M. Razavi l'avait accusée lors de la réunion d'être en contact avec M. Masjoody et lui avait pris son téléphone sans son consentement alors qu'elle tentait de réfuter cette accusation, selon sa déclaration sous serment. Au cours de cette même réunion, Mme Fatemi affirme que Mme Soltani voulait savoir comment «faire taire» quelqu'un d'une manière qui «paraisse naturelle».
«Elle m’a également demandé une substance médicamenteuse pour "se débarrasser de lui". D’après le contexte de la discussion, j’ai compris qu’elle faisait référence au plaignant (Masjoody) et qu’elle voulait le faire assassiner», a-t-elle affirmé.
La déclaration sous serment a été déposée le 28 janvier dans le cadre du procès intenté par M. Masjoody contre Mme Soltani, M. Razavi, la fondation et d'autres personnes.
Cinq jours plus tard, M. Masjoody a été porté disparu par ses voisins à Burnaby, en Colombie-Britannique.

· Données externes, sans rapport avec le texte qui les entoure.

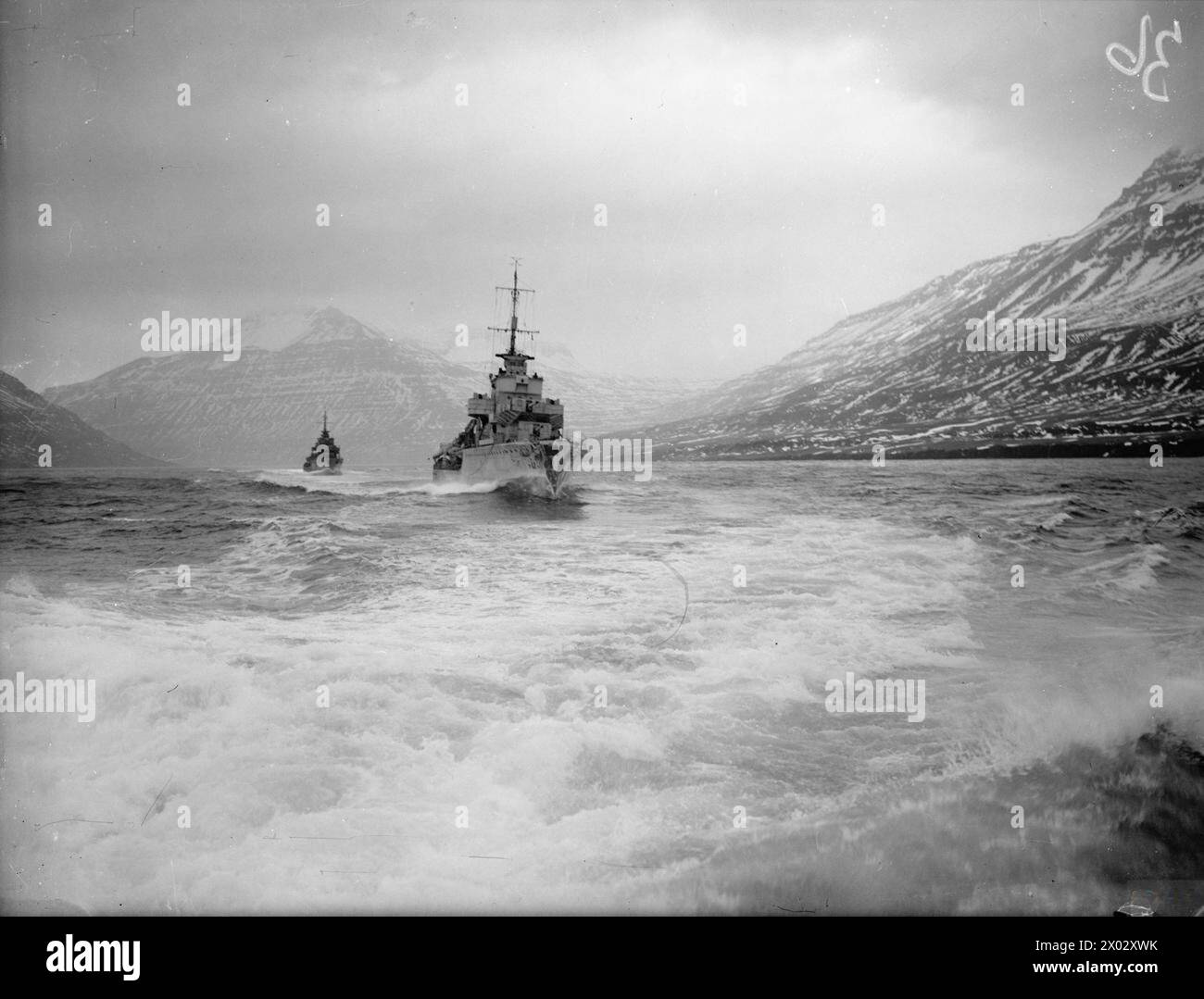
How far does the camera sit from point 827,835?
274cm

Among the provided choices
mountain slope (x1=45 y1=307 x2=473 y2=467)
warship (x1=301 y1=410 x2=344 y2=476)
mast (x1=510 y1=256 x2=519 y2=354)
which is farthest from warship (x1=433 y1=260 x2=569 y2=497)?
warship (x1=301 y1=410 x2=344 y2=476)

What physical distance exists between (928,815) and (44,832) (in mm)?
4074

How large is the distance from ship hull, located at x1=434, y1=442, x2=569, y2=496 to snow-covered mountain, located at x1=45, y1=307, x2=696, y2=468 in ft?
3.13

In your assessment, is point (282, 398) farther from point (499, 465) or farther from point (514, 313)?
point (499, 465)

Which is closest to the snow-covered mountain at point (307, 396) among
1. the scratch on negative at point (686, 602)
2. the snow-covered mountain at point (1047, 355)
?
the snow-covered mountain at point (1047, 355)

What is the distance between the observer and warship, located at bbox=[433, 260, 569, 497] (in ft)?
20.8

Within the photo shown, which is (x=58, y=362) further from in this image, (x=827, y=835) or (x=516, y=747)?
(x=827, y=835)

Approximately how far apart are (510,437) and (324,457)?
143 inches

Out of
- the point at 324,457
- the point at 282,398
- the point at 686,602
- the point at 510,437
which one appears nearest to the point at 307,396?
the point at 282,398

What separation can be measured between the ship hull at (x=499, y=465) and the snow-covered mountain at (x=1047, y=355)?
75.6 inches

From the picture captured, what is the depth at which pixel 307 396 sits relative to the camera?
189 inches

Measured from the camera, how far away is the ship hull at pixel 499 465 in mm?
7057

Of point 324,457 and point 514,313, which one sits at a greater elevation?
point 514,313

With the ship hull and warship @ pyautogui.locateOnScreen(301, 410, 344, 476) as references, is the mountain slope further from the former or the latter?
the ship hull
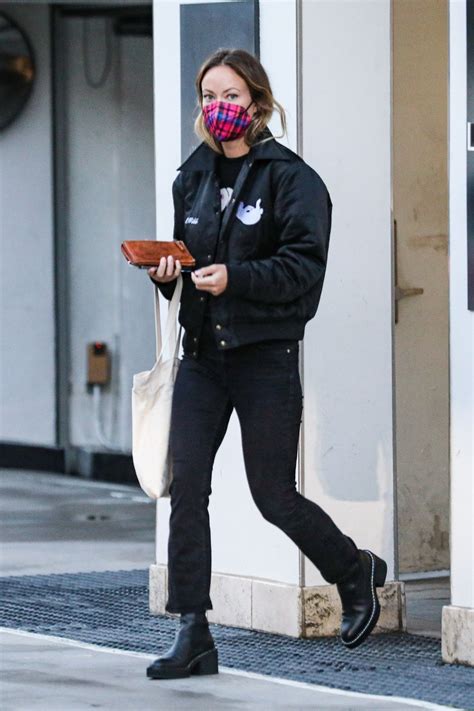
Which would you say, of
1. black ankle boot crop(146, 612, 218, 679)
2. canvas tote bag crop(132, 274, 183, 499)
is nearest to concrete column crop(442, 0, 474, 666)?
black ankle boot crop(146, 612, 218, 679)

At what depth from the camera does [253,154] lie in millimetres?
5688

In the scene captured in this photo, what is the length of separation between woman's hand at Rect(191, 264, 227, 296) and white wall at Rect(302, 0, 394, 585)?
1.11 metres

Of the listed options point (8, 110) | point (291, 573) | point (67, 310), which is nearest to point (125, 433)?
point (67, 310)

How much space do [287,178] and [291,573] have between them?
1.51 metres

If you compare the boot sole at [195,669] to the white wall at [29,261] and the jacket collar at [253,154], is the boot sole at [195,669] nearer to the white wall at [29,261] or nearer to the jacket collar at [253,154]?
the jacket collar at [253,154]

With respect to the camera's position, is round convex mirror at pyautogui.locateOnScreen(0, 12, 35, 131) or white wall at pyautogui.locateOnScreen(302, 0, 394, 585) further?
round convex mirror at pyautogui.locateOnScreen(0, 12, 35, 131)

Puis, le 6 mars, son corps a été découvert à Mission, dans cette même province.
Mme Soltani et M. Razavi ont été accusés de meurtre au premier degré dans le cadre de cette affaire, même si la police n’a pas précisé les circonstances de la mort de M. Masjoody.
Interrogés quelques jours après l'annonce des accusations de meurtre, les enquêteurs ont déclaré que la police n'avait initialement pas connaissance des allégations contenues dans la déclaration sous serment de Mme Fatemi.
Les circonstances ayant précédé la mort du mathématicien se déroulent dans un dossier judiciaire tentaculaire, résultat des nombreuses poursuites judiciaires intentées par M. Masjoody, qui ont tellement accaparé les tribunaux qu’un juge l’a qualifié de «plaideur vexatoire», le fustigeant pour avoir gaspillé de précieuses ressources judiciaires.
M. Masjoody critiquait ouvertement tant le régime islamique iranien que la faction royaliste de la diaspora, qui soutient l’ancien prince héritier en exil Reza Pahlavi, qui se positionne actuellement pour diriger le pays au cas où le régime iranien serait renversé à la suite des campagnes de bombardements menées par les États-Unis et Israël.
M. Pahlavi a lui aussi été la cible d’une action en justice intentée par M. Masjoody, qui l’accusait de diffamation. Dans une déclaration sous serment, M. Pahlavi a nié connaître M. Masjoody et a réfuté toute implication dans un quelconque harcèlement, diffamation ou «complot» à son endroit.
M. Masjoody a intenté plusieurs procès ces dernières années, prétendant être victime de harcèlement et de diffamation. Ses manœuvres juridiques excentriques l’ont amené à se heurter à d’anciens collègues de l’université Simon-Fraser, à des juges, à des avocats, aux médias et à d’autres membres de la communauté des militants anti-régime iranien, y compris MM. Soltani et Razavi.
L'association à but non lucratif Canadian Iranian Wakuppers Foundation est enregistrée à l'adresse personnelle de M. Soltani à North Vancouver, à quelques minutes en voiture de Park Royal, juste de l'autre côté de la frontière avec West Vancouver.
Les statuts de la fondation indiquent qu’elle a été constituée dans le but «d’identifier et de dénoncer les individus, les organisations et les activités affiliés au régime islamique d’Iran, qui non seulement sapent la démocratie et violent les droits de l’homme en Iran, mais envahissent également les frontières canadiennes».
«Soutenir les personnes touchées par le régime islamique d’Iran au Canada. Sensibiliser le public à l’influence et aux activités des individus et des organisations affiliés au régime de la République islamique d’Iran, qui promeut une théocratie islamique radicale et met en danger la démocratie et les droits de la personne au Canada.»
Les documents de la fondation, obtenus par La Presse Canadienne, montrent qu'elle a été créée en juin 2023, mais la déclaration sous serment de Mme Fatemi indique qu'elle n'est plus impliquée dans ses activités quotidiennes depuis fin 2023.
M. Masjoody a intenté plusieurs poursuites judiciaires en Colombie-Britannique avant son décès. La fondation et MM. Soltani et Razavi figuraient parmi les nombreux défendeurs cités dans ses multiples actions en justice ces dernières années.